Text provided —
A more honest name would be “Population - Immigration Disconnect”!
13. Justin | 10.11.08
The carrying capacity argument is a farce.
We have so much agricultural production in the US that we put our corn in our gas tanks or export surplus grain to other countries at fire sale prices.
There is a water shortage in the southwest but to connect that to immigration ignores the fact that many native-born Americans are relocating there too (Las Vegas is the fastest growing city). It ignores inefficient industrial use of water, and the waste that comes with growing grass and palm trees and vegetables in the desert.
Instead of focusing on keeping people out, why don’t we focus on lowering the eco-footprint of each American?
14. Mark Mallarde | 10.11.08
It seems to me that both sides of this issue talk over a fundamental question: Should the U.S. government set policy goals that limit the population of the U.S. even if the world population continues to expand despite our best efforts.
Those that say that we must first control global population, in general, to control our own seem to argue that people of all nations should have the right to immigrate to the U.S. if economic (or other) forces drive them to do so. Thus, it behooves the U.S. government to make the rest of the world a better place and limit population growth worldwide so that people will no longer want to emigrate to the U.S.
Those on the other side seem to argue that the U.S. government should consider both issues — worldwide population growth AND U.S. population growth. Even if efforts to slow world population fail or take time — they implicitly argue — the U.S. government should stop (or slow) U.S. population growth by decreasing immigration.
I come down firmly in the second camp. I am not willing to sacrifice my country to the alter of what I perceive as “liberal guilt.” I want to stop global population growth and I hope our government can improve the quality of life for the rest of the world. But it is inconceivable that this will happen quickly enough and to such a degree that hundreds of millions more people will not come here and, in effect, further erode our quality of life.
To me, the notion of limiting immigration by improving other countries is like saying on a hot and humid summer day that instead of closing the windows so that the air conditioning will work we should throw open the windows and get busy turning down the sun. It is beyond our capacity to lift nations. Our efforts in Iraq are bankrupting the country. Do we really think we can repeat this feat with all of Latin America and Asia? And even then will people still not want to emigrate here in unsustainable numbers?
So my answer to the question that I see as central is our government must do both; it must try to stop the global population problem but at the same time focus on our country’s own population growth in service to U.S. citizens that expect their government to look out for their interests. The U.S. government should decrease immigration now.
15. lance sjogren | 10.11.08
There is no conflict in how we in the US should cut down on our environmental impact.
We need to make a big reduction both in immigration and in our individual consumption of resources.
16. lance sjogren | 10.11.08
Scottish Thunder:
I would suggest that you are not debating in good faith when you feel to bolster your arguments with a vicious epithet toward those whom happen to disagree with you.
Although I must say, your vicious epithet was more coherent than the rest of your post.

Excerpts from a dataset
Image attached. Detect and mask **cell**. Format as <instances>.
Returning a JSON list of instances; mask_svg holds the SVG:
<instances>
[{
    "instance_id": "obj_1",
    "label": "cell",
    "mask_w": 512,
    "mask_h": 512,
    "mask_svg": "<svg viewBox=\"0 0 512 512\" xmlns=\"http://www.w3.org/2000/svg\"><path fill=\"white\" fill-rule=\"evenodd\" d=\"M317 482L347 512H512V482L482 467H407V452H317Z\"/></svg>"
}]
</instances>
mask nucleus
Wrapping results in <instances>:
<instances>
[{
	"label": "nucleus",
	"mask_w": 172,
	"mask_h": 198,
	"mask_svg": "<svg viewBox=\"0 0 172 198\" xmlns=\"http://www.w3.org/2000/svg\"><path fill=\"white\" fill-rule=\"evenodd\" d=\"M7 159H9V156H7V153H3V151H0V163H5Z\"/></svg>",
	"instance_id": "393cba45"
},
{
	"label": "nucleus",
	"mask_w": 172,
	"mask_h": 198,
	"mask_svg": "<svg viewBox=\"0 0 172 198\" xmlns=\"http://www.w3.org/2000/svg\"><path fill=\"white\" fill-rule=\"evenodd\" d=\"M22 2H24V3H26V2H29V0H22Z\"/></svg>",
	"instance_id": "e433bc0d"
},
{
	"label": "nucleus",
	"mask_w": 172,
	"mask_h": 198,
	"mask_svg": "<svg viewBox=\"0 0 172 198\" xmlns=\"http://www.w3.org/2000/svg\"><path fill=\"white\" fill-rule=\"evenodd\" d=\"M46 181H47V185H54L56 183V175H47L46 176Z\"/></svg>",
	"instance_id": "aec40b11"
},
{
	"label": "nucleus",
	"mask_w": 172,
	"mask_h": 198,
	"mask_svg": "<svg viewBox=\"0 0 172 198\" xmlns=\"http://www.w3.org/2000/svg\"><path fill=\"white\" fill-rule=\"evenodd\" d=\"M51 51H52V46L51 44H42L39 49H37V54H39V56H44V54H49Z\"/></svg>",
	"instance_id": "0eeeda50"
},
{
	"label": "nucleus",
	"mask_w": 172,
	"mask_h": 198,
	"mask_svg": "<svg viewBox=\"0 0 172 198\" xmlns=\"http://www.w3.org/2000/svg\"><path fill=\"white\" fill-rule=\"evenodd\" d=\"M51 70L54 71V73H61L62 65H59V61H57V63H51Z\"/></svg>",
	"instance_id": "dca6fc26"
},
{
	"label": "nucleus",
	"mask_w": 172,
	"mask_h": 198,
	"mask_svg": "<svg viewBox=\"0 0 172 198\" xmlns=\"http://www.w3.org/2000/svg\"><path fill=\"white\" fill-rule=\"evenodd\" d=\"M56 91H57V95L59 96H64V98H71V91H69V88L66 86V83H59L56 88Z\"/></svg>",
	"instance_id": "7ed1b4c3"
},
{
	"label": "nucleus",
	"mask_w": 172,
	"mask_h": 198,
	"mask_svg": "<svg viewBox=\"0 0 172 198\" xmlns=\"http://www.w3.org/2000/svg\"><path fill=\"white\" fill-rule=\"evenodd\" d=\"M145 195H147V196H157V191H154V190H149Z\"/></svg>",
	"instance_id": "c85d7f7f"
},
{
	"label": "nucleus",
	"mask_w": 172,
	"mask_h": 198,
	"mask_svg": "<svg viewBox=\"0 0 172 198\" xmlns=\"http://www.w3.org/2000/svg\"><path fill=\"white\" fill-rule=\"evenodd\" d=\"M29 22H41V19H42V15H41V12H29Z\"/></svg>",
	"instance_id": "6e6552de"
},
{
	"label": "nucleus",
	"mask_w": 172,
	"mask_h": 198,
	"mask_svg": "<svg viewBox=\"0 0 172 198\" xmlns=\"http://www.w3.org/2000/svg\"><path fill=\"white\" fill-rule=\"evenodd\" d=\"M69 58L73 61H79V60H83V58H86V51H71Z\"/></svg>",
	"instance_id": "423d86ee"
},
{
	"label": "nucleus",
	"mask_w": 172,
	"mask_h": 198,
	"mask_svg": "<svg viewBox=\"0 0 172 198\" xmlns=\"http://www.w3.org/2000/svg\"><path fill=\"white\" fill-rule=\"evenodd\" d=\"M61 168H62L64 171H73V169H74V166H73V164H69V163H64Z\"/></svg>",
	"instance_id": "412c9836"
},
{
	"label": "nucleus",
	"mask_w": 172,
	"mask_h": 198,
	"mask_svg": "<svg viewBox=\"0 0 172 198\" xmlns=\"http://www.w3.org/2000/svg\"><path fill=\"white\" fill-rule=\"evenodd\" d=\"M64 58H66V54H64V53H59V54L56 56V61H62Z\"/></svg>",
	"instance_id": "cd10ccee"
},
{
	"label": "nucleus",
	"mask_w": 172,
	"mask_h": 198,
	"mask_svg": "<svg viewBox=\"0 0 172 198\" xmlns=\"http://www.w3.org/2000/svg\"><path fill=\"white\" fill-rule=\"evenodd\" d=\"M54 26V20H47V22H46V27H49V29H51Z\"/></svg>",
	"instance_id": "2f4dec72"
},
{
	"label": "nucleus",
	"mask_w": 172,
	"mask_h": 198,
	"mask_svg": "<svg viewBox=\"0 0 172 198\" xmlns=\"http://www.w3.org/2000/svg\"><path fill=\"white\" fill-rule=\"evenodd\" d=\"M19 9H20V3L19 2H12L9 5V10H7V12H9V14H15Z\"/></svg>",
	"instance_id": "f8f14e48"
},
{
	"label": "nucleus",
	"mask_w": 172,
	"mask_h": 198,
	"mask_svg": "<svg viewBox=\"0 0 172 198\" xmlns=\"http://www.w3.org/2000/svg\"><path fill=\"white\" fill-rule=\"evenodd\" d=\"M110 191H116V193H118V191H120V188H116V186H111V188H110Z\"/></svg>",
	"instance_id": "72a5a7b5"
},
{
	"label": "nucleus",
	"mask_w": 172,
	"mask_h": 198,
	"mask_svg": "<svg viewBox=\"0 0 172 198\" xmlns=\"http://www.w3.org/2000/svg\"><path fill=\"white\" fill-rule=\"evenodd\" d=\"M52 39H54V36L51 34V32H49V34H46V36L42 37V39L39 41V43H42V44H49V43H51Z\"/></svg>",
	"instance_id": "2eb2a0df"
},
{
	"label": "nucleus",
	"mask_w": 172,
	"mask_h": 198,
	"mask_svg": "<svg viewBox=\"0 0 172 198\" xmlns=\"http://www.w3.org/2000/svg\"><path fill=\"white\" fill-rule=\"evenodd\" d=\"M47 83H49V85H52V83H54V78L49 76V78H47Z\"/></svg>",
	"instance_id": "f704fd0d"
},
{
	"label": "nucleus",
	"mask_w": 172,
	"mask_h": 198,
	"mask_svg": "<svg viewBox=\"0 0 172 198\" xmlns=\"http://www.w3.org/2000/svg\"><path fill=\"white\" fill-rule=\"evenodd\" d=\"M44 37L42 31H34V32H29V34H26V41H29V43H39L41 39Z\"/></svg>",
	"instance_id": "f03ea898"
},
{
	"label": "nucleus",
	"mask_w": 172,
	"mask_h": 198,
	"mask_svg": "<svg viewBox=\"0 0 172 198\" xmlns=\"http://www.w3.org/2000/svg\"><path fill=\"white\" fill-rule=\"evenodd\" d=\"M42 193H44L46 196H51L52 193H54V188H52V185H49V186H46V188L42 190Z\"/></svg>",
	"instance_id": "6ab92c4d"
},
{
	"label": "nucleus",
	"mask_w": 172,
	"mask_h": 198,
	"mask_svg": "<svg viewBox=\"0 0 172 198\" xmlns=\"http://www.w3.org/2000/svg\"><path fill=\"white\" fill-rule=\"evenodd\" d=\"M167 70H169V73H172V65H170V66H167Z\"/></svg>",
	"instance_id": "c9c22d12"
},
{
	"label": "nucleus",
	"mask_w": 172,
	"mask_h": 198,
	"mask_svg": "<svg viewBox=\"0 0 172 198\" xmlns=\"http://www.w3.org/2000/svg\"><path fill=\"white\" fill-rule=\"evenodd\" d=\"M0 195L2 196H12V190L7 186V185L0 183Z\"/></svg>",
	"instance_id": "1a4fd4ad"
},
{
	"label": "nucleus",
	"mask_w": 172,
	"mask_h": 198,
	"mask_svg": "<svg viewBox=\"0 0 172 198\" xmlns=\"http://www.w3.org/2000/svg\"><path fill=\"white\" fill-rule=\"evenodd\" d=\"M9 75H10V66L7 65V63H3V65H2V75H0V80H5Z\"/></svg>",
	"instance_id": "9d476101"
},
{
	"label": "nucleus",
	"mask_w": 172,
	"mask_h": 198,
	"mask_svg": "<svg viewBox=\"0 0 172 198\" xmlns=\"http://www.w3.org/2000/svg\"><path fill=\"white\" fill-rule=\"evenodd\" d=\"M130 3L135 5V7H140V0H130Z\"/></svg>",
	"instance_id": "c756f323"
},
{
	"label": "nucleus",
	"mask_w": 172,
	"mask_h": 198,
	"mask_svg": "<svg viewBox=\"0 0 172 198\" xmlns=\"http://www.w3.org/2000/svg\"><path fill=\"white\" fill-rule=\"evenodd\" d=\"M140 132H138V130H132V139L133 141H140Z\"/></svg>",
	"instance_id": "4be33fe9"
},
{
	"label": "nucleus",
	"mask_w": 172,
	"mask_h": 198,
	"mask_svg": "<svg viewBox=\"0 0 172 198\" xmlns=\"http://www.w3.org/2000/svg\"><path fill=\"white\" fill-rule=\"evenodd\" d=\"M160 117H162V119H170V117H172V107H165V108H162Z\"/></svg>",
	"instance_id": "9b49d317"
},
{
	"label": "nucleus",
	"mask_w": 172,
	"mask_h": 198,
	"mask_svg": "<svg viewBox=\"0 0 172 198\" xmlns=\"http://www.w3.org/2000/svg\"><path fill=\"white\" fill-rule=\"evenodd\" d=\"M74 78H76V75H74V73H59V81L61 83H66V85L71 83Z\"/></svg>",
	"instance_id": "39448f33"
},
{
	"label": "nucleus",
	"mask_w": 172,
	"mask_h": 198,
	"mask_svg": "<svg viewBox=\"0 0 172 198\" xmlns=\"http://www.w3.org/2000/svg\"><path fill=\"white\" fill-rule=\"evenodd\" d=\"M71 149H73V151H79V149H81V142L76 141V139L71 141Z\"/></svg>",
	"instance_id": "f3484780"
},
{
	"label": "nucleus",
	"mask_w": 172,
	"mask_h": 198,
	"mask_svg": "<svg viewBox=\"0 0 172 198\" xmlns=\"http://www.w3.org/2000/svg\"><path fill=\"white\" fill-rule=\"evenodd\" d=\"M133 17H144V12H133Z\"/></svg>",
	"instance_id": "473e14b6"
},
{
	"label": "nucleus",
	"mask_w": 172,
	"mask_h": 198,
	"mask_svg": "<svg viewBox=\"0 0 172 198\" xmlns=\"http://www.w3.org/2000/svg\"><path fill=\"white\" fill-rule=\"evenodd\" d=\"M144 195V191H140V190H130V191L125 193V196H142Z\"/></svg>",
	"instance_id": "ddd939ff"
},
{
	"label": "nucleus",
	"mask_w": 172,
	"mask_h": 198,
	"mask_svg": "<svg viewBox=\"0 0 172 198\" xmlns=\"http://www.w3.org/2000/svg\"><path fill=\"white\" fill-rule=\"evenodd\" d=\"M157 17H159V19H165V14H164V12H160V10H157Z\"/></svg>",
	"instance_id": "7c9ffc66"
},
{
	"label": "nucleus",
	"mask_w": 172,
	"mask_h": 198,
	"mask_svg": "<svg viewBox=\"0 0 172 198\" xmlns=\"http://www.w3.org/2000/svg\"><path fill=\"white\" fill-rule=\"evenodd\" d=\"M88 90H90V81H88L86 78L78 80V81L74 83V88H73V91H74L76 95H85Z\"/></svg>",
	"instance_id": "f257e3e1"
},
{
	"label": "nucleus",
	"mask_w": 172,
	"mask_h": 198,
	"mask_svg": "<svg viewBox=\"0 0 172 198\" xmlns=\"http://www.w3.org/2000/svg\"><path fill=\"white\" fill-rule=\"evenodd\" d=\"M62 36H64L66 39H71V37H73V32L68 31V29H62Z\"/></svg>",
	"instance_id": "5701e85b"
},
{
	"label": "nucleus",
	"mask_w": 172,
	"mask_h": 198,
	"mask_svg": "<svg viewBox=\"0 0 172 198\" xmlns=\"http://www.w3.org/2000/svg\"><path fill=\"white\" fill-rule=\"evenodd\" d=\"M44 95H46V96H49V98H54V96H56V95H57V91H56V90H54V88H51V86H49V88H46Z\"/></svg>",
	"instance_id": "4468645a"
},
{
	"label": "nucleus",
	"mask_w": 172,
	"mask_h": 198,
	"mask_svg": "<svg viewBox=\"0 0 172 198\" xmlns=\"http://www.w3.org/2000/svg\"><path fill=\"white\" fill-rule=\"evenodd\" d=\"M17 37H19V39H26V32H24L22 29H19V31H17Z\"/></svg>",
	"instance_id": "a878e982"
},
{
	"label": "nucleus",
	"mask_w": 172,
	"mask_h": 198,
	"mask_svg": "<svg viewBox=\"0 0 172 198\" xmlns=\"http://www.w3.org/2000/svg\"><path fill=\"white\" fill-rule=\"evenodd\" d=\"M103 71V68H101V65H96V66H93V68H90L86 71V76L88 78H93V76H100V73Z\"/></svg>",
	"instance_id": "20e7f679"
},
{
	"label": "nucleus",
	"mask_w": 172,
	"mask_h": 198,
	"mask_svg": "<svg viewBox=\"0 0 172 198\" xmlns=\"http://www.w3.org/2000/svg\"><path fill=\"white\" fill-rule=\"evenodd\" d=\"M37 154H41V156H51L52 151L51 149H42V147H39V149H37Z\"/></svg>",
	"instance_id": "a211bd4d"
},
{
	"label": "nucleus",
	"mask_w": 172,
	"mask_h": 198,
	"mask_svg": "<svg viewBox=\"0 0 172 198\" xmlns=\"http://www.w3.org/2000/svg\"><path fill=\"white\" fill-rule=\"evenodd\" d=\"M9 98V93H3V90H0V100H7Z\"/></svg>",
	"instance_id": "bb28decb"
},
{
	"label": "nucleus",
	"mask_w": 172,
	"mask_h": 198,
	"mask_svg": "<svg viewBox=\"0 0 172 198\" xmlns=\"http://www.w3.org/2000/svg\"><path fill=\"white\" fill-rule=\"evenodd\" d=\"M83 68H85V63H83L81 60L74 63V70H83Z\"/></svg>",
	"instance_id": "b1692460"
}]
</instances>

Problem details — Please list every numbered comment in the comment thread above, giving its number and the commenter's name as it appears in the header.

Response box —
13. Justin
14. Mark Mallarde
15. lance sjogren
16. lance sjogren